2 Comments to: Respected community advocate and educator Janis Irwin to seek NDP nomination in Edmonton-Highlands-Norwood

  1. Jerrymacgp

    August 2nd, 2018

    I wish Ms Irwin the best of luck in her bid. I don’t know her, but it sounds like, from what has been reported, she would be a worthy successor to Brian in EHN. However, I fear she will win her seat, but find herself on the Opposition side of the House. I don’t think the next election is the foregone conclusion that the UCP and their media cheering section would like us to believe, but I wouldn’t bet the cost of an overpriced Starbucks coffee on the NDP getting re-elected; I might be brave enough to wager a Timmy’s though.

    I picked up a fascinating book last week while vacationing in rural Nova Scotia’s beautiful Annapolis Valley. It’s called What I Learned About Politics, and it was written by Hon. Graham Steele, who was Minister of Finance in Darrell Dexter’s ill-fated one-term NDP government. While Alberta and Nova Scotia politics are quite different, there are clear parallels between the Dexter and Notley governments: the NDP won a majority mandate for the first time ever, after years of being the third-place party, and brought in a crop of rookie MLAs from which to try and assemble a Cabinet.

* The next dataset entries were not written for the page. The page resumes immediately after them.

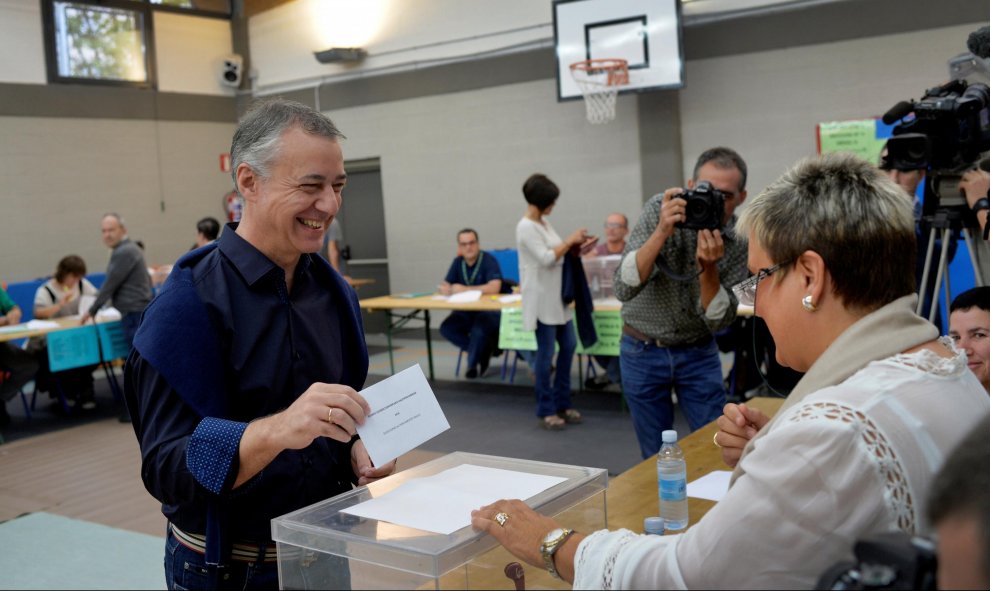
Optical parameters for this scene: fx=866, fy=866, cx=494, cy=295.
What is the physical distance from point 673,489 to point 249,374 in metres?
0.97

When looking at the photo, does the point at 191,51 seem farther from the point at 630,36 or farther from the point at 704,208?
the point at 704,208

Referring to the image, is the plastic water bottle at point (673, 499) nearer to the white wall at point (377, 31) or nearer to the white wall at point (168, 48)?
the white wall at point (377, 31)


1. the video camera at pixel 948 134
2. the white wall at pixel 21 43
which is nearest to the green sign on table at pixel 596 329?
the video camera at pixel 948 134

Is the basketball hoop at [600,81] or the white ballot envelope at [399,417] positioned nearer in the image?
the white ballot envelope at [399,417]

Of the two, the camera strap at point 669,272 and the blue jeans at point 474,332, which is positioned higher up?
the camera strap at point 669,272

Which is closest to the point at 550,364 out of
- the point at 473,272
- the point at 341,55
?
the point at 473,272

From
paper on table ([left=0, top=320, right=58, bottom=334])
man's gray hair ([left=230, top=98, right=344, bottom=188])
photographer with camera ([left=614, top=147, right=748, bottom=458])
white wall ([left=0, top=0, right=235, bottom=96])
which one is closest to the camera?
man's gray hair ([left=230, top=98, right=344, bottom=188])

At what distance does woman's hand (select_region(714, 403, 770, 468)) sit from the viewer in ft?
5.08

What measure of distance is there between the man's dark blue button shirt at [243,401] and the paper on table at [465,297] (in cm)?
532

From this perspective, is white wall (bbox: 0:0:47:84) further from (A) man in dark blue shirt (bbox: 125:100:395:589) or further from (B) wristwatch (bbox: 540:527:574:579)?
(B) wristwatch (bbox: 540:527:574:579)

The new government also faced an entrenched political and bureaucratic culture that was highly resistant to change, and it failed to live up to the high expectations it had set out for itself during the campaign as well as during the years leading up to the win.

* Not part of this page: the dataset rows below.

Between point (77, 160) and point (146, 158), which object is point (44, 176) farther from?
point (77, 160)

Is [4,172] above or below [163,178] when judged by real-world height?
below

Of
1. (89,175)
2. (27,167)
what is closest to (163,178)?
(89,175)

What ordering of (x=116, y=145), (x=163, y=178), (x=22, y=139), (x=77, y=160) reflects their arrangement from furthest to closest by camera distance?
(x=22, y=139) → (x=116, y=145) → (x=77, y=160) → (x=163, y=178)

    I think it a book well worth reading for anyone interested in provincial politics in Canada.

    • Beck

      August 3rd, 2018

      Jerrymacgp- I agree Steele’s account is an eye-opening look behind the scenes, not just in NS but provincial politics in general. A divergence, though, that I see between Dexter and Notley, is that Dexter deliberately sidelined the more experienced MLAs (Steele inc) in order to downplay the progressive/labour-activist elements of the party. He very much wanted to emulate the SK and MN NDP, but was more akin to Tony Blair’s New Labour. Hence the dashed expectations among the party base. Funding cuts to hospitals and education didn’t help their cause much, either. In that aspect, at the very least, Notley’s gov’t has been more successful than the NDP governments in other provinces.